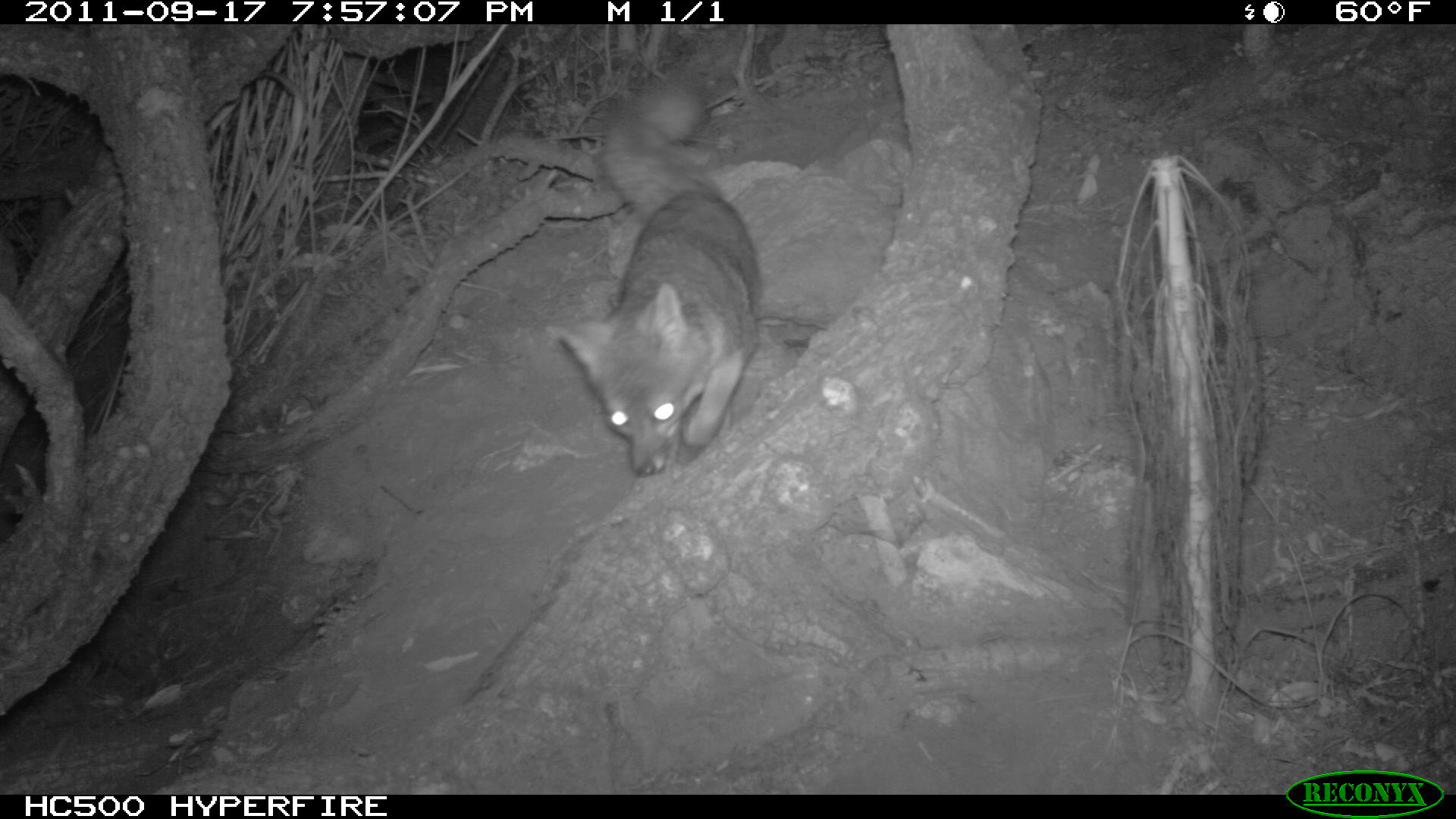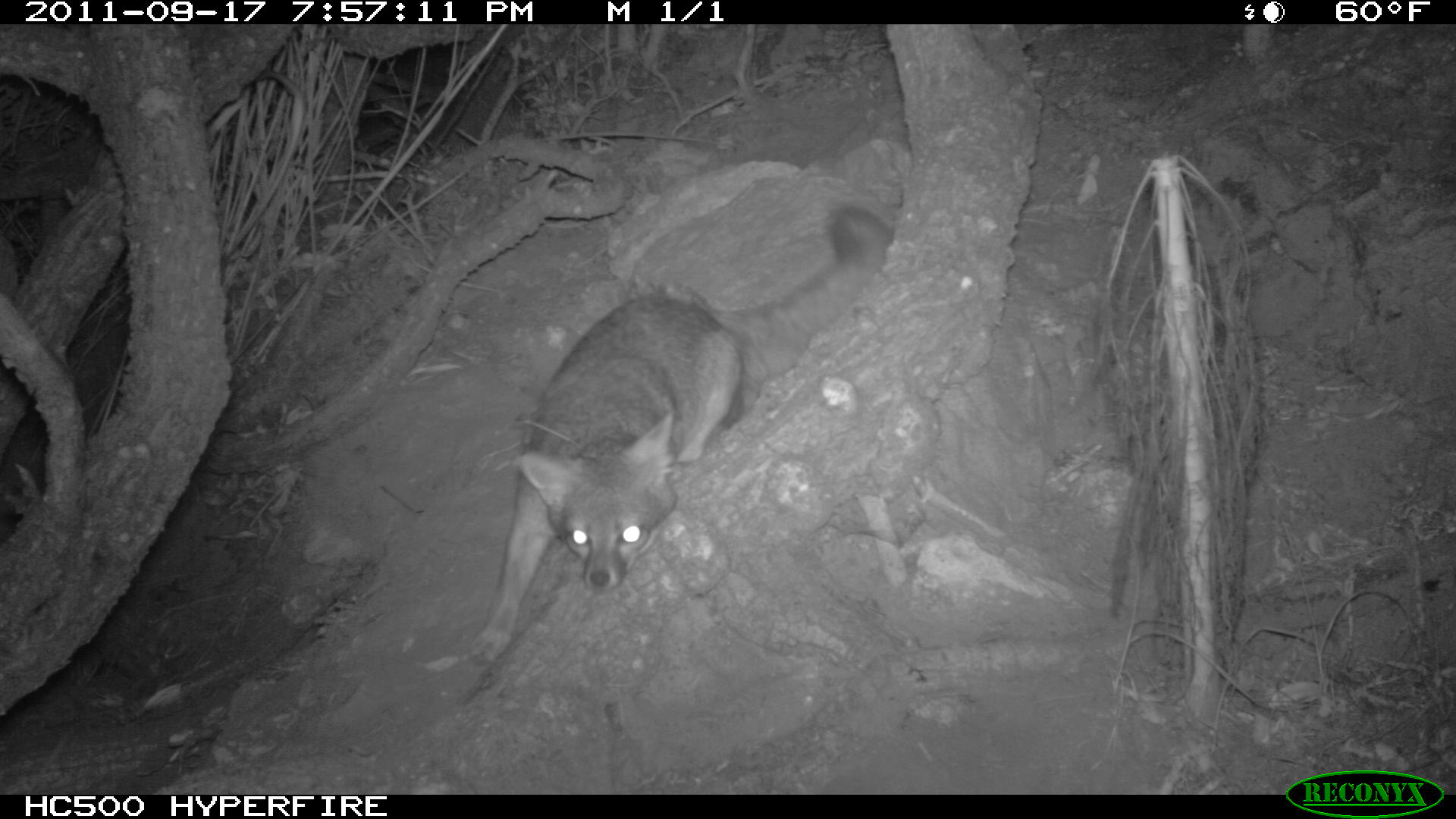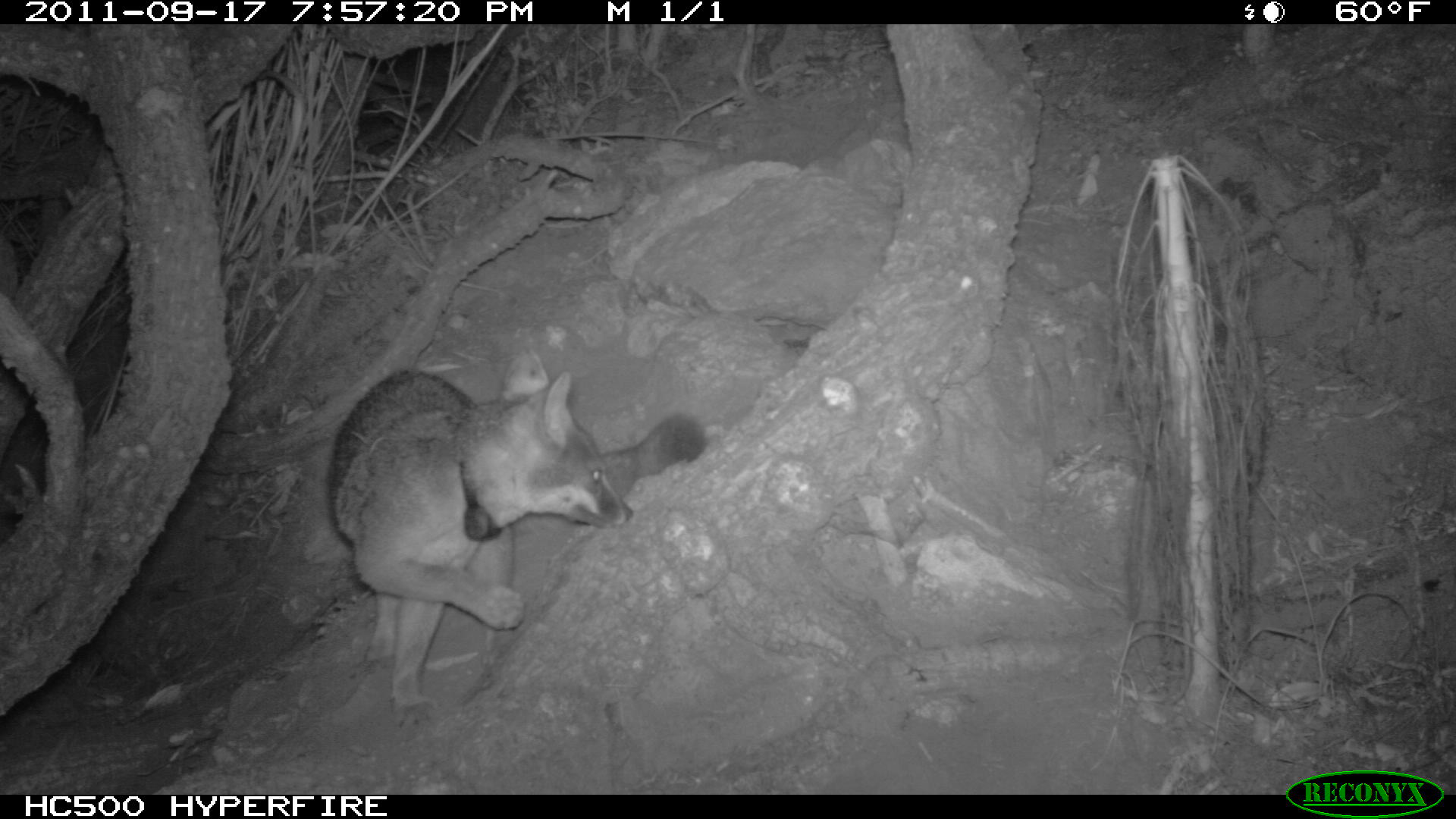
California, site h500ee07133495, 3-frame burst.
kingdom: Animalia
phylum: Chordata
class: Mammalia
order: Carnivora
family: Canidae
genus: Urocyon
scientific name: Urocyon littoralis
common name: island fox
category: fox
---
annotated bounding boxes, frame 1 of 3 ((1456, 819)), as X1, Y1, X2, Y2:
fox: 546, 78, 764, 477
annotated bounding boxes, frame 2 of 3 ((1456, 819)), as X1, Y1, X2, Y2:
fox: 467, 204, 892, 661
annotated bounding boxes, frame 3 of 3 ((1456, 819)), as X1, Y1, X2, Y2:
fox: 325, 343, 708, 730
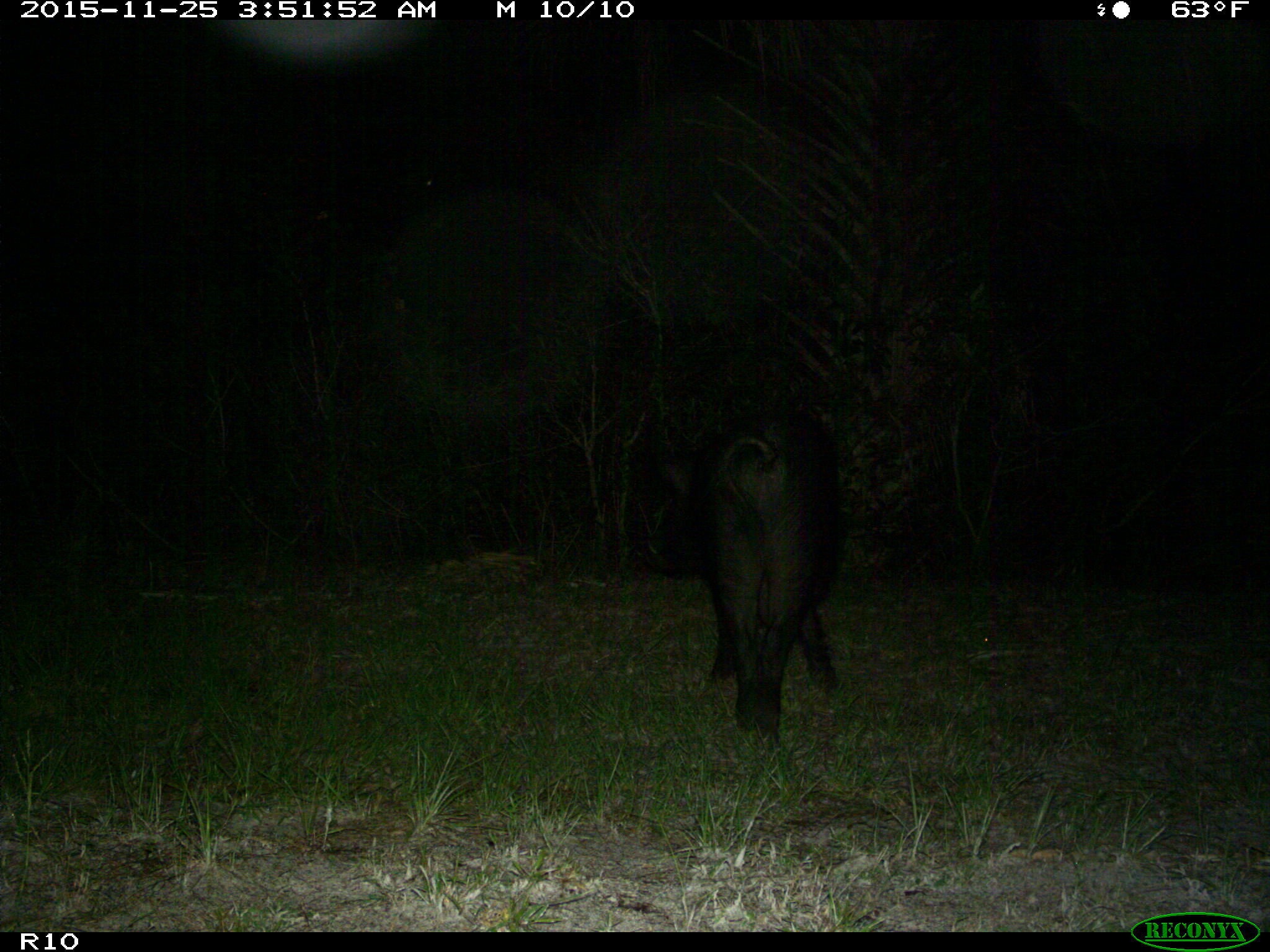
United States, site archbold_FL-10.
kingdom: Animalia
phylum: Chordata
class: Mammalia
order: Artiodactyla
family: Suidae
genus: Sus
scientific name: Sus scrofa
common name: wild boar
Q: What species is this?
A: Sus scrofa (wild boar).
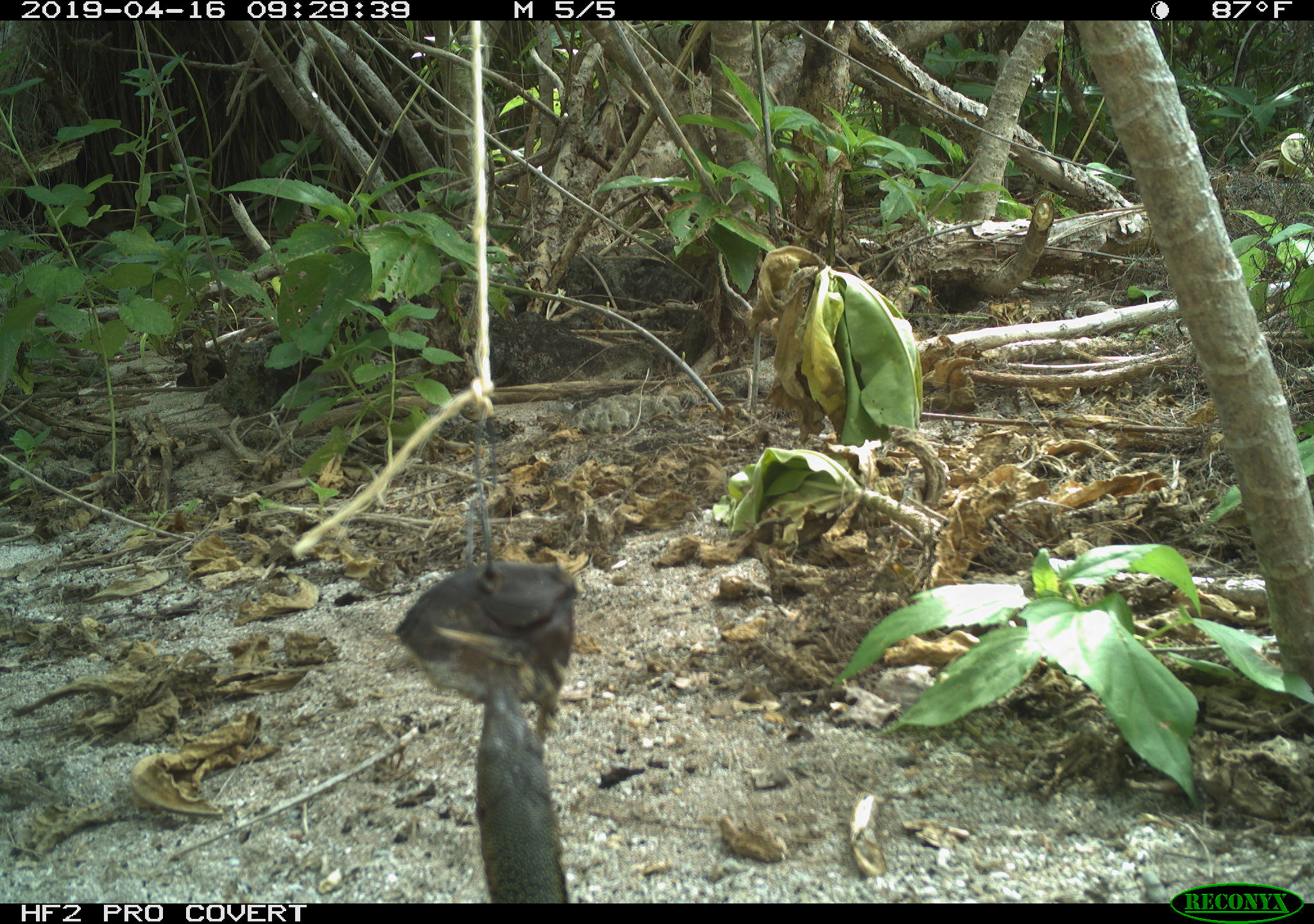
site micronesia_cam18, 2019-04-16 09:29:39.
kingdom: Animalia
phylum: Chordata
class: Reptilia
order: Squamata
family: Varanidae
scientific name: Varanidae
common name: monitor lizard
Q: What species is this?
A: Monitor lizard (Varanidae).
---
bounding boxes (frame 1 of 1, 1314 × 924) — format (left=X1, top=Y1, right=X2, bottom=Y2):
———
**DESCRIPTION OF THE TASK**. The answer must be the lines of the entries above, written out exactly from the first through the one with "family: Varanidae", and no pictures.

**SOLVED EXERCISE**.
California, site h500ee07133495, 3-frame burst.
kingdom: Animalia
phylum: Chordata
class: Mammalia
order: Carnivora
family: Canidae
genus: Urocyon
scientific name: Urocyon littoralis
common name: island fox
category: fox
---
annotated bounding boxes, frame 1 of 3 ((1456, 819)), as X1, Y1, X2, Y2:
fox: 546, 78, 764, 477
annotated bounding boxes, frame 2 of 3 ((1456, 819)), as X1, Y1, X2, Y2:
fox: 467, 204, 892, 661
annotated bounding boxes, frame 3 of 3 ((1456, 819)), as X1, Y1, X2, Y2:
fox: 325, 343, 708, 730
United States, site archbold_FL-10.
kingdom: Animalia
phylum: Chordata
class: Mammalia
order: Artiodactyla
family: Suidae
genus: Sus
scientific name: Sus scrofa
common name: wild boar
Q: What species is this?
A: Sus scrofa (wild boar).
site micronesia_cam18, 2019-04-16 09:29:39.
kingdom: Animalia
phylum: Chordata
class: Reptilia
order: Squamata
family: Varanidae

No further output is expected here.